State and federal economic development experts are inviting rural small business owners to a conference on Friday to learn more about job creation in their communities.

The Southwest Arkansas Rural Business Development Conference will run virtually via Zoom from 8:30 am to 12:30 pm. The initiative will provide villagers with the skills and tools to expand their small businesses.

For participants without computer access, the conference will also be held remotely at the Library of Nevada County, 121 W. Main St. in Prescott.

The conference will focus on “Leveraging Available Resources and Creating Innovative Approaches for Rural Rehabilitation in Arkansas,” involving 20 private, government, federal and non-profit organizations. Their goal is to give entrepreneurs and small businesses the resources to start and expand their businesses.

Topics will include building effective business relationships, obtaining the right capital and how to sell goods and services to the government,

Space is limited. You can register by calling Arkansas Human Development Corp. by phone (800) 482-7641 or (501) 374-1103, ext. 10 or online at

The event is sponsored by the Arkansas Department of Human Resources, the Arkansas Human Development Corporation, the Arkansas Center for Small Business Development and Technology and the United States Department of Agriculture.


Need to hone your business writing skills?

The Arkansas Bankers’ Association is providing four opportunities Wednesday afternoon to add a little polish to business reports and messages.
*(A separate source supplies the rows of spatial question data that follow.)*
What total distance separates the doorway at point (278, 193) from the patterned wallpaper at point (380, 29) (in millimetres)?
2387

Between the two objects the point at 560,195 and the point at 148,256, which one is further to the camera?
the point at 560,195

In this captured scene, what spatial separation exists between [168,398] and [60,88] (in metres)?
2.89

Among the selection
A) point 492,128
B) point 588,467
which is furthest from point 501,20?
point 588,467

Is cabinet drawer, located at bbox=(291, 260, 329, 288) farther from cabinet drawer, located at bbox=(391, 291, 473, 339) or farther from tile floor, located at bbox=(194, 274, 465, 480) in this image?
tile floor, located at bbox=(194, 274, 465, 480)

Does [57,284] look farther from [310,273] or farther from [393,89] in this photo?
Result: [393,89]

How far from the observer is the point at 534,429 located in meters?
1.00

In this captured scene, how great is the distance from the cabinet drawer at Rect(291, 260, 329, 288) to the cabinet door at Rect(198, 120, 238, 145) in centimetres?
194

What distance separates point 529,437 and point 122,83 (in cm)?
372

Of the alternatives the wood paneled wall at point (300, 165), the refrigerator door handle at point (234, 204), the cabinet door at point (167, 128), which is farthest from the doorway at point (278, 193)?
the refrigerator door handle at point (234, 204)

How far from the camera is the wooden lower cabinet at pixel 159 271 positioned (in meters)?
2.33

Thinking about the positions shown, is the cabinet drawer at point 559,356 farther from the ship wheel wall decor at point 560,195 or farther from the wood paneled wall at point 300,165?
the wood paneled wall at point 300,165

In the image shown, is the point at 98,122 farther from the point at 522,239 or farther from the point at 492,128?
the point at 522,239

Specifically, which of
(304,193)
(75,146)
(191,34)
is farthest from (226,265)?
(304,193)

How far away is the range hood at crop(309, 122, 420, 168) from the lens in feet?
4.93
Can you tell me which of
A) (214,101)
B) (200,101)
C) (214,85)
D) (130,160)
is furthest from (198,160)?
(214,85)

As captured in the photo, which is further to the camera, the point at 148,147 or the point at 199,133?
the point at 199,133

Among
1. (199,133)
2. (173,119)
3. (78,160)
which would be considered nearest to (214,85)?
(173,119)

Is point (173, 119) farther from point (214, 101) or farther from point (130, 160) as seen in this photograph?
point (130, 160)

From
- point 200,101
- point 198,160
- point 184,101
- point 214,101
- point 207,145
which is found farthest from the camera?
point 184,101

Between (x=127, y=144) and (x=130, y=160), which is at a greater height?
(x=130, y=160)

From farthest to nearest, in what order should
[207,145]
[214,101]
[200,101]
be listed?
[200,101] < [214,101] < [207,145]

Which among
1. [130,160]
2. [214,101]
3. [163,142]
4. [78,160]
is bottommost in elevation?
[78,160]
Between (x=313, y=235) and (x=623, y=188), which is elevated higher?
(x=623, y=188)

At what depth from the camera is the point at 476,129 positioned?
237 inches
The ninety minute virtual sessions will run from noon to 15:00. Sessions are designed to help all staff, from an entry-level employee looking to improve email to a senior executive hoping to convince key decision-makers, both internal and external.

Sessions will help participants communicate complex messages clearly and accurately as they learn how to use the appropriate tone and language, as well as the correct grammar for their target audience.

Participants will receive a hands-on overview of their writing skills.

Within two weeks of watching the webinar live or recorded, each participant can submit a written sample (maximum five pages) to a professional writing coach for review, criticism, and comment.